Richard Silverstein2 septembre 2017

En permettant aux gouvernements de pirater les téléphones de leurs citoyens, une société israélienne de cybersécurité a sans doute rendu le monde plus dangereux pour les activistes des droits de l’homme qui luttent contre l’impunité des entreprises et des États

Alors que les smartphones ont proliféré au cours des dernières années et sont devenus des outils de communication indispensables pour nous tous, les start-ups spécialisées dans le piratage de ces téléphones au nom de gouvernements – notamment des services militaires, de renseignement et de police – se sont également multipliées.

Les clients de ces start-ups se servent des nouvelles technologies pour surveiller les criminels et les terroristes afin de détecter et de perturber leurs plans. C’est un usage légitime. Mais il y en a d’autres qui sont beaucoup plus lucratifs pour les entreprises – et beaucoup moins convenables pour des sociétés transparentes.

Prenons l’exemple de l’activiste des droits de l’homme émirati Ahmed Mansour. En août 2016, il a reçu un message de hameçonnage semblant provenir d’une source légitime. Il s’est toutefois montré méfiant et a immédiatement envoyé son téléphone au Citizen Lab de l’université de Toronto pour une analyse légale.

Il est ressorti de cette analyse que les autorités émiraties avaient acheté Pegasus, le plus puissant programme malveillant jamais créé et mis sur le marché, à la société israélienne NSO Group.

Si Mansour avait ouvert le lien, ce programme aurait pris le contrôle de son téléphone et donné à la police accès non seulement à tous les éléments de son téléphone (e-mails, contacts et SMS, par exemple), mais aussi à son appareil photo et à ses fonctionnalités vidéo et audio. La police aurait entendu et vu tous ses faits et gestes et aurait pu anticiper toutes ses actions.

L’offensive de Pegasus

Dans un cas connexe survenu en 2016, les autorités émiraties ont également utilisé Pegasus dans une tentative de hameçonnage visant le journaliste de Middle East Eye Rory Donaghy, qui a écrit des articles critiques sur les abus commis par le régime autocratique du pays. Au cours d’une enquête sur cette attaque, le Citizen Lab a découvert que 1 100 activistes et journalistes des Émirats arabes unis avaient été ciblés de manière similaire et que le gouvernement avait payé 600 000 dollars au groupe NSO pour effectuer ces tentatives.

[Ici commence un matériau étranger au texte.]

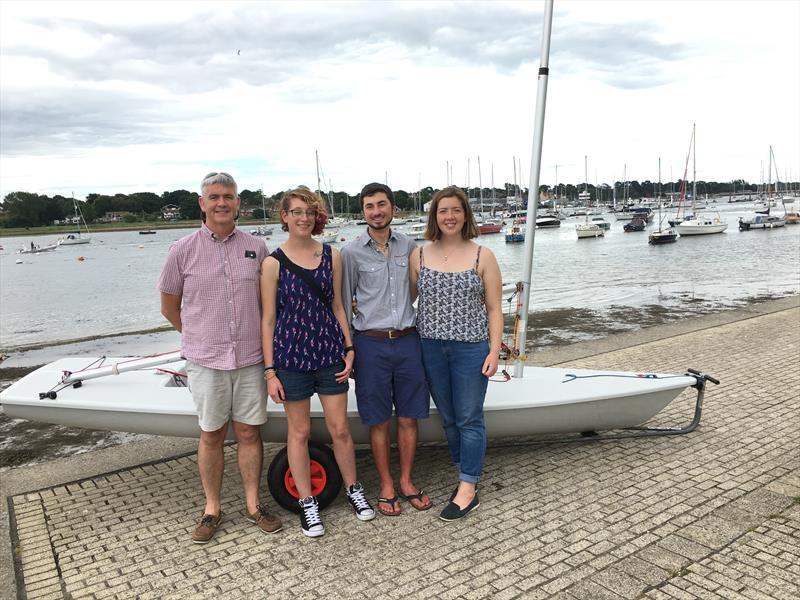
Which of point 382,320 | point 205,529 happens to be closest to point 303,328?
point 382,320

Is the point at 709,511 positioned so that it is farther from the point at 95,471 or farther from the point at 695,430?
the point at 95,471

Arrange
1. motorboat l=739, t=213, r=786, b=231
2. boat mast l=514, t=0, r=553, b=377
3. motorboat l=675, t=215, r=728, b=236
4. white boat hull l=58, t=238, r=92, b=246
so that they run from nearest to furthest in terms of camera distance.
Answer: boat mast l=514, t=0, r=553, b=377, motorboat l=675, t=215, r=728, b=236, motorboat l=739, t=213, r=786, b=231, white boat hull l=58, t=238, r=92, b=246

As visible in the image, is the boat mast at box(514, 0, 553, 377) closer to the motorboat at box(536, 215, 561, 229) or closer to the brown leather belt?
the brown leather belt

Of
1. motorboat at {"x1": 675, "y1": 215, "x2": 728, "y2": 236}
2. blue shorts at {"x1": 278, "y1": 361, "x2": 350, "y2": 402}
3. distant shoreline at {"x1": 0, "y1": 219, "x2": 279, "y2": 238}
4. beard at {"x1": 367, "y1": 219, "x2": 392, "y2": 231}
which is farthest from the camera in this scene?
distant shoreline at {"x1": 0, "y1": 219, "x2": 279, "y2": 238}

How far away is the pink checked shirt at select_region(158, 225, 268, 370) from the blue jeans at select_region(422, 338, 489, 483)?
42.9 inches

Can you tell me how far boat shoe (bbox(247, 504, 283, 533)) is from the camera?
3.73m

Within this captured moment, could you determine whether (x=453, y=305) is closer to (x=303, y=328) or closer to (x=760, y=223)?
(x=303, y=328)

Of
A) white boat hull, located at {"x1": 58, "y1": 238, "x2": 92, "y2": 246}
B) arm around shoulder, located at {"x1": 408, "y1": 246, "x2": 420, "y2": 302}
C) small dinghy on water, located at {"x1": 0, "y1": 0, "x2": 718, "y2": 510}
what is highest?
arm around shoulder, located at {"x1": 408, "y1": 246, "x2": 420, "y2": 302}

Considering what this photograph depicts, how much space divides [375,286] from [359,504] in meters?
1.35

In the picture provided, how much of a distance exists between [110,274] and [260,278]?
43425 mm

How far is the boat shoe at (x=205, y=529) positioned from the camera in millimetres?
3648

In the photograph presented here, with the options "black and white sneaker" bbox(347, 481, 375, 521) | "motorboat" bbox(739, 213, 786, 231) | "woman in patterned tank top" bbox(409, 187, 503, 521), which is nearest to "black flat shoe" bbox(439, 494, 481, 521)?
"woman in patterned tank top" bbox(409, 187, 503, 521)

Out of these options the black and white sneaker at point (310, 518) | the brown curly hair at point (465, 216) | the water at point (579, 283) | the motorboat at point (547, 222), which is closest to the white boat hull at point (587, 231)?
the water at point (579, 283)

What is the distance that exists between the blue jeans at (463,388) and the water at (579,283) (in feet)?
32.0
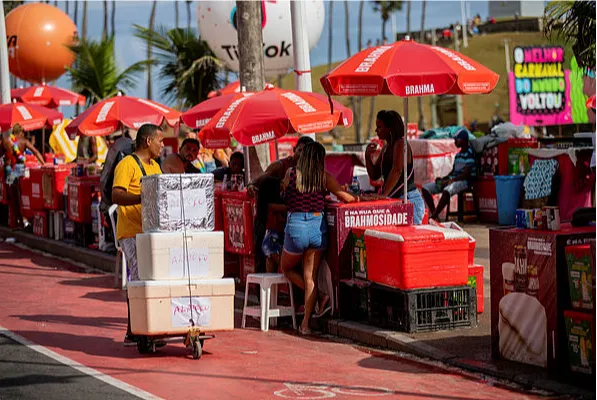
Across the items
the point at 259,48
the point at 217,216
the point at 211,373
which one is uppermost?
the point at 259,48

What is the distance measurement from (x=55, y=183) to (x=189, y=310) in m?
10.9

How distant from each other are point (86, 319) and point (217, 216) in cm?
252

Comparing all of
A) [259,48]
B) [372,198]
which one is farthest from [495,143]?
[372,198]

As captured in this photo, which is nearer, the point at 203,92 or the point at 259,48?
the point at 259,48

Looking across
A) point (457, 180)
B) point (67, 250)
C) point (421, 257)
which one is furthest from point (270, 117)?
point (457, 180)

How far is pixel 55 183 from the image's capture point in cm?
2055

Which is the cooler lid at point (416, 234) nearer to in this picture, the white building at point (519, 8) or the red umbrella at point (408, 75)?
the red umbrella at point (408, 75)

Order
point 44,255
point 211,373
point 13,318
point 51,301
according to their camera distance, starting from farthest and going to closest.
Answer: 1. point 44,255
2. point 51,301
3. point 13,318
4. point 211,373

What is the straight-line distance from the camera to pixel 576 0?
13.0 metres

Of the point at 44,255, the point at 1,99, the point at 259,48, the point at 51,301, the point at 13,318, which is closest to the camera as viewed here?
the point at 13,318

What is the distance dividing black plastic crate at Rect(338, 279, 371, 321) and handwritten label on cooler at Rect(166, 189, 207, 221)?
1.96m

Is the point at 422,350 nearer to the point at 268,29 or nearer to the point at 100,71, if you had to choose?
the point at 268,29

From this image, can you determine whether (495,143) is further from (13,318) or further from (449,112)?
(449,112)

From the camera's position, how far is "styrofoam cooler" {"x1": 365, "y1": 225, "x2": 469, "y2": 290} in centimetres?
1071
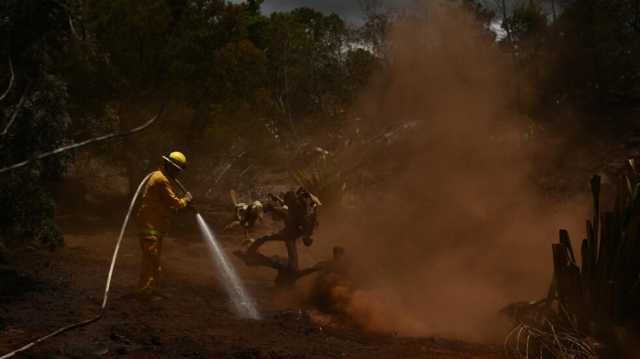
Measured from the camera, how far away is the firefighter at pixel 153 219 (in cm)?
694

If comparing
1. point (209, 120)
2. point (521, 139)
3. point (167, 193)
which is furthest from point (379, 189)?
point (167, 193)

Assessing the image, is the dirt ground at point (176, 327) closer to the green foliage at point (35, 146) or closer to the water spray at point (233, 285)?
the water spray at point (233, 285)

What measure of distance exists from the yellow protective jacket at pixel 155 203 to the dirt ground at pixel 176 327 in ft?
3.11

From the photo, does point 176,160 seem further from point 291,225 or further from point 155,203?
point 291,225

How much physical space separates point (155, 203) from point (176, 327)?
73.8 inches

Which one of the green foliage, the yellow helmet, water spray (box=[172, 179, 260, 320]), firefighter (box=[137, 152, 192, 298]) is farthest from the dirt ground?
the yellow helmet

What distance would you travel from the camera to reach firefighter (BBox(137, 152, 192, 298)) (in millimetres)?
6941

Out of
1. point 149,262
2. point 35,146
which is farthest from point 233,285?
point 35,146

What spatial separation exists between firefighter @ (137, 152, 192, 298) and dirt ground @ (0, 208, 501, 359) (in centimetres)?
32

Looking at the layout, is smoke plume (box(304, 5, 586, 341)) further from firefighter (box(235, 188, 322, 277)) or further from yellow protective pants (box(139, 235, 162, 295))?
yellow protective pants (box(139, 235, 162, 295))

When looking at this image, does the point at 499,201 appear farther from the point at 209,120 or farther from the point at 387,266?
the point at 209,120

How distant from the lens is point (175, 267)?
10844 mm

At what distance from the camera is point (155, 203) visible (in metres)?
7.06

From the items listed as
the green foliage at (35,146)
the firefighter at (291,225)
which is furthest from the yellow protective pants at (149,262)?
the green foliage at (35,146)
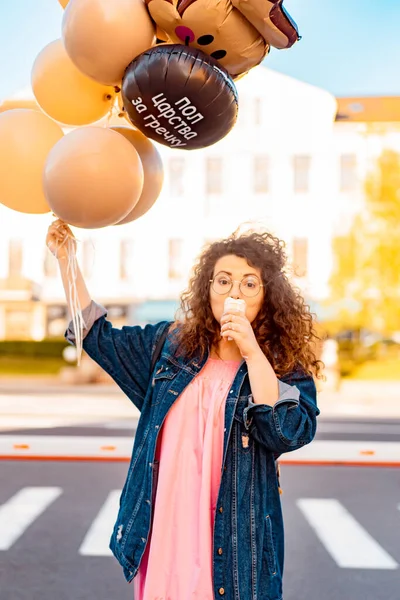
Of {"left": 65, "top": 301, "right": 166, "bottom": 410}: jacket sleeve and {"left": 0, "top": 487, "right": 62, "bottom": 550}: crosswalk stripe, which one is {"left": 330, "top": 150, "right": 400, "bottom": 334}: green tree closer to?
{"left": 0, "top": 487, "right": 62, "bottom": 550}: crosswalk stripe

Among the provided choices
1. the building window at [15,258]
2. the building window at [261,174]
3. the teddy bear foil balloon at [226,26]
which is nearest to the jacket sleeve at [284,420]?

Bien qu’il s’agisse d’un produit commercial, Pegasus – comme plusieurs autres logiciels espions similaires actuellement sur le marché – est aussi clairement un outil politique permettant aux régimes autocratiques d’espionner leurs propres citoyens.

En fait, j’irais même plus loin : Pegasus est souvent utilisé comme une cyberarme offensive par l’élite mondiale pour protéger ses intérêts et entraver la surveillance légitime effectuée par les ONG et les autres communautés militantes.

« Le gouvernement achète [la technologie] et peut l’utiliser comme il le souhaite », a déclaré au Huffington Post Bill Picard Marczak, chercheur au Citizen Lab, qui a analysé plusieurs campagnes de surveillance ayant d’après lui été menées à l’aide de Pegasus.

« Dans le fond, ce sont des marchands d’armes numériques. »

Ces dernières semaines, le groupe d’investissement privé qui détient NSO Group, actuellement évalué à 1 milliard de dollars, essaie de vendre l’entreprise, suscitant de vives questions chez les activistes des droits numériques quant à savoir si un nouvel investisseur restreindra l’utilisation présumée du logiciel espion de l’entreprise par les gouvernements contre les dissidents politiques et les activistes.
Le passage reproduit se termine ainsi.